* **RECORDS SHOWN**
________________________________________

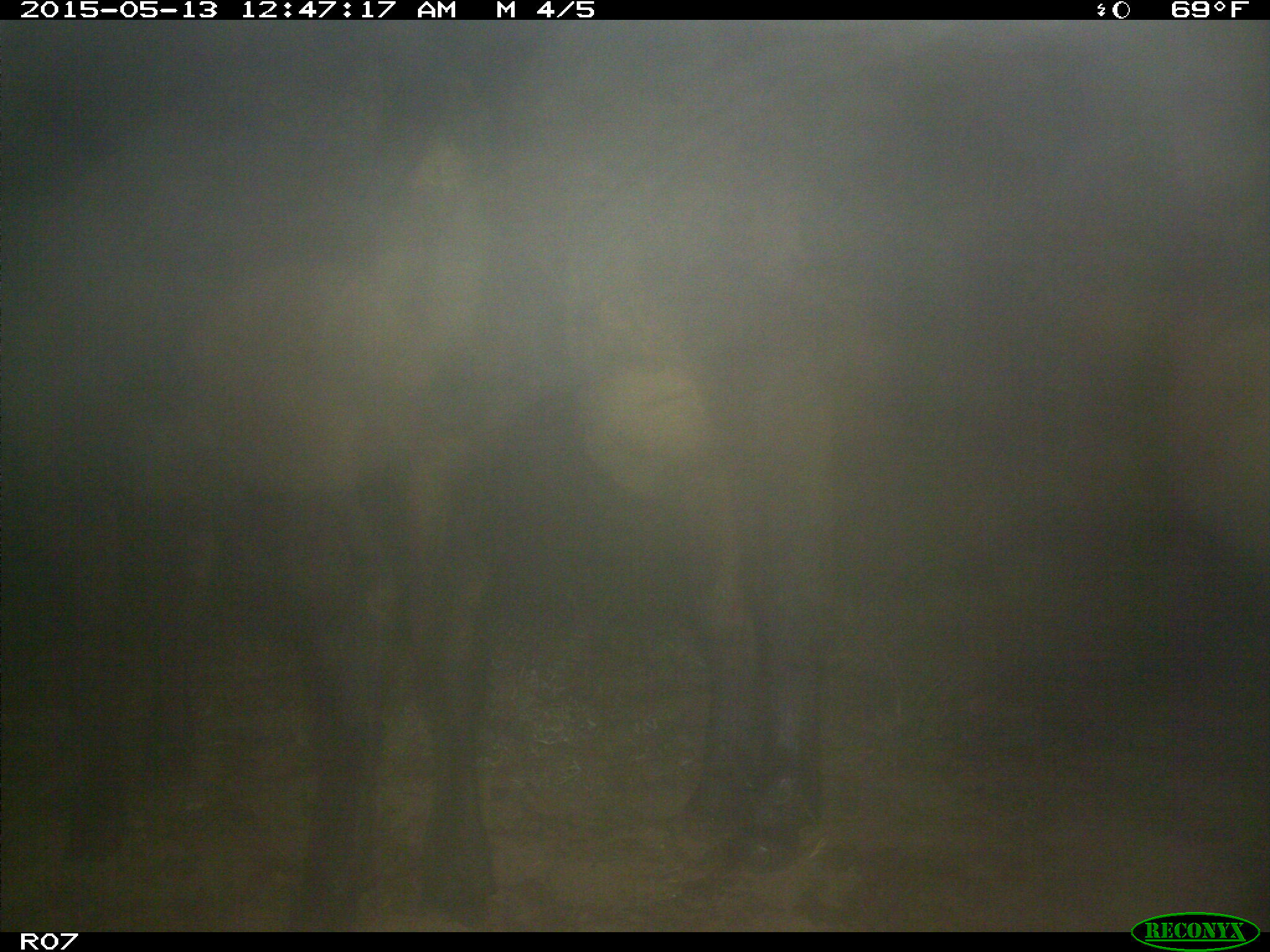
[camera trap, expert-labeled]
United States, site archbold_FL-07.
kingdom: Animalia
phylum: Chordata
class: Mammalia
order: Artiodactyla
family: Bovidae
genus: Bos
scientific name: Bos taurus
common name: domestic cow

________________________________________

Retype the data shown above exactly, excluding any picture it contains.

* **ANSWER TO THE PROBLEM**
[camera trap, expert-labeled]
United States, site archbold_FL-07.
kingdom: Animalia
phylum: Chordata
class: Mammalia
order: Artiodactyla
family: Bovidae
genus: Bos
scientific name: Bos taurus
common name: domestic cow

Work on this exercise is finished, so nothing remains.